■ What you are asked to do ■
Can you give the entries below again, updating every "neighboring house" to "adjacent house" and leaving everything else unchanged?

____

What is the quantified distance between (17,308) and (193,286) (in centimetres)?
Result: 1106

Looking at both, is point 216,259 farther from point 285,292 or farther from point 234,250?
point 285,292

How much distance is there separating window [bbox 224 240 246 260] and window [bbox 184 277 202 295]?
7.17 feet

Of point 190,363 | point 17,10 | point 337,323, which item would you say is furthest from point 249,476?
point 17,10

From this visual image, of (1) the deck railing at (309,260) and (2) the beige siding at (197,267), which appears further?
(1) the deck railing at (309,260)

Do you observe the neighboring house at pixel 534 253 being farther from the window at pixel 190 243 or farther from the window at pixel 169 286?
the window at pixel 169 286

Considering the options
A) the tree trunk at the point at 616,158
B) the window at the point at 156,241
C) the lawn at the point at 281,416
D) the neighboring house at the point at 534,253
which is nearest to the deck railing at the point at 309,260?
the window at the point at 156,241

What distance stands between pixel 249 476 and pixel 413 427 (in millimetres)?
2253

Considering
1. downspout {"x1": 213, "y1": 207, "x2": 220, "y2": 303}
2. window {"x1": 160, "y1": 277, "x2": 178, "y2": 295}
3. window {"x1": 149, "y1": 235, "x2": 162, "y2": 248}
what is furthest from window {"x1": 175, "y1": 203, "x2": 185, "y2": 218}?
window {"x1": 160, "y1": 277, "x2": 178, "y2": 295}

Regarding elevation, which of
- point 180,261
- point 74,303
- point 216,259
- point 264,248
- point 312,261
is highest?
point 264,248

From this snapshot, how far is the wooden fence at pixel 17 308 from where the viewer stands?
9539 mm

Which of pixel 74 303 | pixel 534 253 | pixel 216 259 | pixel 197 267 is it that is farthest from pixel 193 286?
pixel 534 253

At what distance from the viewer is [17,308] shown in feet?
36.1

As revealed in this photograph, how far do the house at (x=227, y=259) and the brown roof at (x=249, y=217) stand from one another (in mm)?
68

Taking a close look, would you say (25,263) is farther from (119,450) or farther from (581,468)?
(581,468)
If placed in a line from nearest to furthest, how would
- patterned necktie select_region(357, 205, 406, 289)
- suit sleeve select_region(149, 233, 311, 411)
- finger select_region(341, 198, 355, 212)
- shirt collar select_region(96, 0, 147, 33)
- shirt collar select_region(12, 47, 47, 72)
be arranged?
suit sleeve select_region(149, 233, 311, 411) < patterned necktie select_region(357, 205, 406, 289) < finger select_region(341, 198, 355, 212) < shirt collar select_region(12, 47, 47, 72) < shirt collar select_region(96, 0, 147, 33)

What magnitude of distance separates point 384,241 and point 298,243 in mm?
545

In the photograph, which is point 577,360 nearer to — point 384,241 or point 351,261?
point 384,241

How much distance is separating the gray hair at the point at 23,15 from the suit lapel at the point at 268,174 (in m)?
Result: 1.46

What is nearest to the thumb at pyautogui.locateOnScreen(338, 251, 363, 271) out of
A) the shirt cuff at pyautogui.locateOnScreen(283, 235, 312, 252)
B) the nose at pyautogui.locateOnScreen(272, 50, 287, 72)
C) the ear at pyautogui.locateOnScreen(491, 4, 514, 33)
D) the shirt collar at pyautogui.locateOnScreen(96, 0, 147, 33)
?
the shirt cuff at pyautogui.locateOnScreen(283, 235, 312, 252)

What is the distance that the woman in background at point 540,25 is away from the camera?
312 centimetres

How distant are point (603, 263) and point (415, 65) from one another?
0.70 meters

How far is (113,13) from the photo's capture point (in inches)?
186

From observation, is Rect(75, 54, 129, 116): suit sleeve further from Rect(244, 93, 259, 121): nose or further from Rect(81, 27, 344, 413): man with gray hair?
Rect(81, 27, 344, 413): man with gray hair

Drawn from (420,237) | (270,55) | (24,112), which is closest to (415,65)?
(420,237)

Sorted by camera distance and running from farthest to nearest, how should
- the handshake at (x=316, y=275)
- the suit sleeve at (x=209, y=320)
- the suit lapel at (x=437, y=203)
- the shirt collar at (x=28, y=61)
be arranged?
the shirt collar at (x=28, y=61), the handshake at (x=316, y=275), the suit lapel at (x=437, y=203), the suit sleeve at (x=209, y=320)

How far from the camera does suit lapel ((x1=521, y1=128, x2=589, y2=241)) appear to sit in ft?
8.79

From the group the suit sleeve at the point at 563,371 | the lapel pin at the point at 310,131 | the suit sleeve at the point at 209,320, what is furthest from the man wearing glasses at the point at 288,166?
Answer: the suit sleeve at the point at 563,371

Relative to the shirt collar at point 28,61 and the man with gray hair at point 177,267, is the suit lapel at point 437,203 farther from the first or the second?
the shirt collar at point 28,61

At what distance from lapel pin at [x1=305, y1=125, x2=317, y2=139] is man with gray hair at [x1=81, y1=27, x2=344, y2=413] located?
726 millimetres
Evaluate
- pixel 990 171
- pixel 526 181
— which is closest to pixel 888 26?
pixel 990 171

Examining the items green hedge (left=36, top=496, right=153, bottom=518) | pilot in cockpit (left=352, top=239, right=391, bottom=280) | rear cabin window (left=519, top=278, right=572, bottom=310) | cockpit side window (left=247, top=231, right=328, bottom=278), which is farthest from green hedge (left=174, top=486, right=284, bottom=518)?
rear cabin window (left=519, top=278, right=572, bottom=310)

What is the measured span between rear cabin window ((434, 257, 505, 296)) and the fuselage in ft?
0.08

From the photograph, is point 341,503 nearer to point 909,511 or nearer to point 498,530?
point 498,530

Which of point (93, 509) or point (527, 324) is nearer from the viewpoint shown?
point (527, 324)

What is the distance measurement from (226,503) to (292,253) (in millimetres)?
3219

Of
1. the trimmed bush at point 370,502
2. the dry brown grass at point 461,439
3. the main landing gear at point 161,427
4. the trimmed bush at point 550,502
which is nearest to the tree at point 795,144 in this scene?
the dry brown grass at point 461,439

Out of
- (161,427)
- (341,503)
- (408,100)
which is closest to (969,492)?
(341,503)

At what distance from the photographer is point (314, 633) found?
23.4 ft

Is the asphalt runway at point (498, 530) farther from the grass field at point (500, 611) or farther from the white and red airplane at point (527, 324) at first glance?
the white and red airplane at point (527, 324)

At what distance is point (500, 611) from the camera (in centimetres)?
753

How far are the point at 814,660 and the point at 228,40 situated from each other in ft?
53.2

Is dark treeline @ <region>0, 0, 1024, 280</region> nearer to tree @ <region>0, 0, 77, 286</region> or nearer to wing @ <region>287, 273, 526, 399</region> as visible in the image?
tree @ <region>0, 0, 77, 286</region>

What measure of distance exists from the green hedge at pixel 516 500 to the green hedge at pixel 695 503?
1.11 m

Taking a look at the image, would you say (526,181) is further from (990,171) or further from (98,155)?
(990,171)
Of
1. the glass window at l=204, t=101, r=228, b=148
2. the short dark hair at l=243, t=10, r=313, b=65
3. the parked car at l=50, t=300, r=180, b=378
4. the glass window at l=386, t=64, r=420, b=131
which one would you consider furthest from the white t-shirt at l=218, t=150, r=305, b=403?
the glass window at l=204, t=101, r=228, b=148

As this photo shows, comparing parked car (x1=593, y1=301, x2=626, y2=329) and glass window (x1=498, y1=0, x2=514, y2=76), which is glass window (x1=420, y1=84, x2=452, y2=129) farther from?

____

■ Full answer ■
What is the quantified distance between (17,308) and (193,286) (in centimetres)?
Result: 1106

Looking at both, is point 216,259 farther from point 285,292 or farther from point 234,250?
point 285,292

How much distance is there separating window [bbox 224 240 246 260] and window [bbox 184 277 202 295]?
7.17 feet

Of point 190,363 | point 17,10 | point 337,323, which item would you say is furthest from point 249,476?
point 17,10

From this visual image, of (1) the deck railing at (309,260) and (2) the beige siding at (197,267), which appears further?
(1) the deck railing at (309,260)

Do you observe the adjacent house at pixel 534 253 being farther from the window at pixel 190 243 or farther from the window at pixel 169 286?
the window at pixel 169 286

Considering the options
A) the tree trunk at the point at 616,158
B) the window at the point at 156,241
C) the lawn at the point at 281,416
D) the adjacent house at the point at 534,253
which is nearest to the deck railing at the point at 309,260?
the window at the point at 156,241

What distance stands between pixel 249 476 and pixel 413 427 (in millimetres)?
2253

Considering
1. downspout {"x1": 213, "y1": 207, "x2": 220, "y2": 303}
2. window {"x1": 160, "y1": 277, "x2": 178, "y2": 295}
3. window {"x1": 149, "y1": 235, "x2": 162, "y2": 248}
what is furthest from window {"x1": 175, "y1": 203, "x2": 185, "y2": 218}?
window {"x1": 160, "y1": 277, "x2": 178, "y2": 295}

Regarding elevation, which of
- point 180,261
- point 74,303
- point 216,259
- point 264,248
- point 312,261
is highest?
point 264,248

From this snapshot, how far is the wooden fence at pixel 17 308 from where the viewer stands?
9539 mm

Which of pixel 74 303 | pixel 534 253 | pixel 216 259 | pixel 197 267 is it that is farthest from pixel 193 286?
pixel 534 253

At what distance from the viewer is [17,308] shown in feet?
36.1

As revealed in this photograph, how far do the house at (x=227, y=259) and the brown roof at (x=249, y=217) stand from one another (in mm)?
68

Taking a close look, would you say (25,263) is farther from (119,450) or farther from (581,468)?
(581,468)
If placed in a line from nearest to furthest, how would
- patterned necktie select_region(357, 205, 406, 289)
- suit sleeve select_region(149, 233, 311, 411)
- finger select_region(341, 198, 355, 212)
- shirt collar select_region(96, 0, 147, 33)
- shirt collar select_region(12, 47, 47, 72)
be arranged?
suit sleeve select_region(149, 233, 311, 411) < patterned necktie select_region(357, 205, 406, 289) < finger select_region(341, 198, 355, 212) < shirt collar select_region(12, 47, 47, 72) < shirt collar select_region(96, 0, 147, 33)

What magnitude of distance separates point 384,241 and point 298,243 in mm?
545

In the photograph, which is point 577,360 nearer to — point 384,241 or point 351,261?
point 384,241

How much distance is separating the gray hair at the point at 23,15 from the suit lapel at the point at 268,174 (in m)?
Result: 1.46

What is nearest to the thumb at pyautogui.locateOnScreen(338, 251, 363, 271) out of
A) the shirt cuff at pyautogui.locateOnScreen(283, 235, 312, 252)
B) the nose at pyautogui.locateOnScreen(272, 50, 287, 72)
C) the ear at pyautogui.locateOnScreen(491, 4, 514, 33)
D) the shirt collar at pyautogui.locateOnScreen(96, 0, 147, 33)
?
the shirt cuff at pyautogui.locateOnScreen(283, 235, 312, 252)

What is the distance that the woman in background at point 540,25 is away from the camera?
312 centimetres

How distant are point (603, 263) and point (415, 65) from one another?
0.70 meters

How far is (113,13) from the photo's capture point (in inches)?
186

From observation, is Rect(75, 54, 129, 116): suit sleeve further from Rect(244, 93, 259, 121): nose or further from Rect(81, 27, 344, 413): man with gray hair?
Rect(81, 27, 344, 413): man with gray hair

Drawn from (420,237) | (270,55) | (24,112), which is closest to (415,65)?
(420,237)

Sorted by camera distance and running from farthest to nearest, how should
- the handshake at (x=316, y=275)
- the suit sleeve at (x=209, y=320)
- the suit lapel at (x=437, y=203)
- the shirt collar at (x=28, y=61)
be arranged?
the shirt collar at (x=28, y=61), the handshake at (x=316, y=275), the suit lapel at (x=437, y=203), the suit sleeve at (x=209, y=320)

How far from the camera does suit lapel ((x1=521, y1=128, x2=589, y2=241)) appear to sit in ft?
8.79

From the group the suit sleeve at the point at 563,371 | the lapel pin at the point at 310,131 | the suit sleeve at the point at 209,320, what is furthest from the man wearing glasses at the point at 288,166?
Answer: the suit sleeve at the point at 563,371

Relative to the shirt collar at point 28,61 and the man with gray hair at point 177,267, is the suit lapel at point 437,203 farther from the first or the second?
the shirt collar at point 28,61

At what distance from lapel pin at [x1=305, y1=125, x2=317, y2=139] is man with gray hair at [x1=81, y1=27, x2=344, y2=413] located?
726 millimetres
Evaluate
- pixel 990 171
- pixel 526 181
— which is closest to pixel 888 26?
pixel 990 171

Examining the items green hedge (left=36, top=496, right=153, bottom=518) | pilot in cockpit (left=352, top=239, right=391, bottom=280) | rear cabin window (left=519, top=278, right=572, bottom=310) | cockpit side window (left=247, top=231, right=328, bottom=278), which is farthest from green hedge (left=174, top=486, right=284, bottom=518)?
rear cabin window (left=519, top=278, right=572, bottom=310)

What is the measured span between rear cabin window ((434, 257, 505, 296)) and the fuselage in ft?
0.08

From the photograph, is point 341,503 nearer to point 909,511 or nearer to point 498,530?
point 498,530

Which of point (93, 509) or point (527, 324) is nearer from the viewpoint shown?
point (527, 324)

What is the distance measurement from (226,503) to (292,253) (in millimetres)?
3219

Of
1. the trimmed bush at point 370,502
2. the dry brown grass at point 461,439
3. the main landing gear at point 161,427
4. the trimmed bush at point 550,502
which is nearest to the tree at point 795,144 in this scene?
the dry brown grass at point 461,439

Out of
- (161,427)
- (341,503)
- (408,100)
which is closest to (969,492)?
(341,503)

At what distance from the photographer is point (314, 633) found?
23.4 ft

Is the asphalt runway at point (498, 530) farther from the grass field at point (500, 611) or farther from the white and red airplane at point (527, 324) at first glance?
the white and red airplane at point (527, 324)

At what distance is point (500, 611) from the camera (in centimetres)?
753

How far are the point at 814,660 and the point at 228,40 situated from each other in ft?
53.2

Is dark treeline @ <region>0, 0, 1024, 280</region> nearer to tree @ <region>0, 0, 77, 286</region> or nearer to wing @ <region>287, 273, 526, 399</region> as visible in the image?
tree @ <region>0, 0, 77, 286</region>

What measure of distance exists from the green hedge at pixel 516 500 to the green hedge at pixel 695 503?
1.11 m

Taking a look at the image, would you say (526,181) is further from (990,171) or further from (98,155)?
(990,171)
Of
1. the glass window at l=204, t=101, r=228, b=148
2. the short dark hair at l=243, t=10, r=313, b=65
3. the parked car at l=50, t=300, r=180, b=378
4. the glass window at l=386, t=64, r=420, b=131
which one would you consider furthest from the white t-shirt at l=218, t=150, r=305, b=403?
the glass window at l=204, t=101, r=228, b=148

As this photo shows, comparing parked car (x1=593, y1=301, x2=626, y2=329) and glass window (x1=498, y1=0, x2=514, y2=76), which is glass window (x1=420, y1=84, x2=452, y2=129) farther from?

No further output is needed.